Second, Russia is doing better now than it was at the tail end of the Soviet
Union, but technologically it progressed far more during Soviet rule than it
has since. Before the Soviet Union Russia was a total, agrarian, rural
backwater. Chronically a hundred years behind the rest of Europe. The Soviets
built all the technology and infrastructure that is keeping the country going
to this day.

------
confluence
Most companies drive what I like to call dipshit innovation. You know what I'm
talking about. The new X sandwich from McDonalds. The new X flavor from Coca
Cola. Repackaged servers from Amazon. The new X phone from Apple. A variant of
an already existing drug X with a different name by Pfizer. These things are
not hard to develop, and that makes sense, since a company's return horizon
must be on the order of 7 years or less to stay in business. Things that only
take 7 or so years to develop just cannot be that hard to do. To make real
impact requires sustained investment at a loss over decade to century level
time spans, a space in which only the largest companies in existence, namely
nation states, can compete.

Now, that's not to say that we don't need dipshit innovation. Dipshit
innovation does in fact serve a very useful purpose: it helps to reduce costs
by forcing a diverse group of small agents to survive by maximizing short term
profits, whilst simultaneously minimizing short term costs. Some of these
profits can then be pushed back into creating the next wave of things that
nation states help develop. This next wave can then be fed right back into the
free market where once again a diverse group of capitalistic agents can copy,
scale up and reduce the costs of the next generation of tech.

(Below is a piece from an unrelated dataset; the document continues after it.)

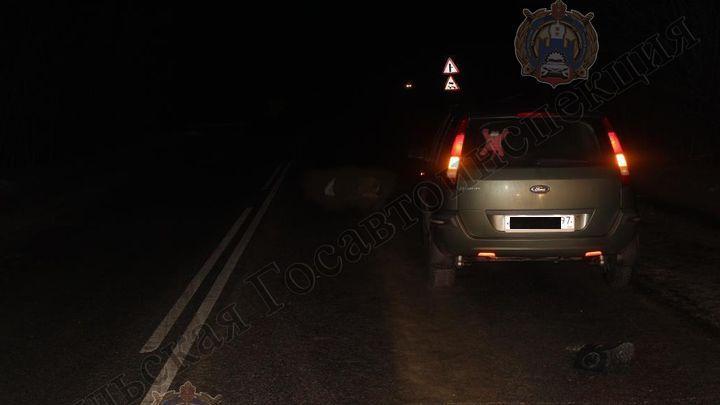 В Новомосковске на дороге погиб пешеход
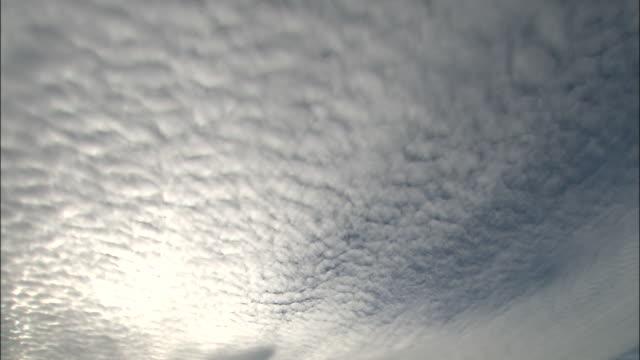 cirrocumulus clouds spread across the vast sky.  - cirrocumulus stock videos & royalty-free footage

Problems seem to occur when there is too much of a focus on long term
investment (Communist China's/Russia's fascination with producing iron), or
when there is too much of a focus on short term investments (The world's
fascination with short term leveraged trades before the global financial
crisis).

You really want something of a 40-60 split of resources, with 40 being pushed
back into government/public institutes for long term societal level
investments, and the remaining 60 going back to the free market as an
incentive for further cost reductions.

We need both types, in the right amounts, to keep the economy chugging along.
We also need competent people working on both sides of the split for us to
move forward. What we don't need is to deify one to the exclusion of the
other.

Addendum: This talk is an amazing discussion of the ideas listed in my above
hypothesis:
[http://www.youtube.com/watch?v=jyp3Bw5H0VA](http://www.youtube.com/watch?v=jyp3Bw5H0VA)
which was tipped to me from here:
[https://news.ycombinator.com/item?id=6310207](https://news.ycombinator.com/item?id=6310207).

It's always nice when others back up what you say. But it seems that I'm
always a year late with said ideas (talk is from 2012, and I hadn't previously
seen it).

I blame the state for funding such radical research. I blame YouTube for not
showing me it earlier.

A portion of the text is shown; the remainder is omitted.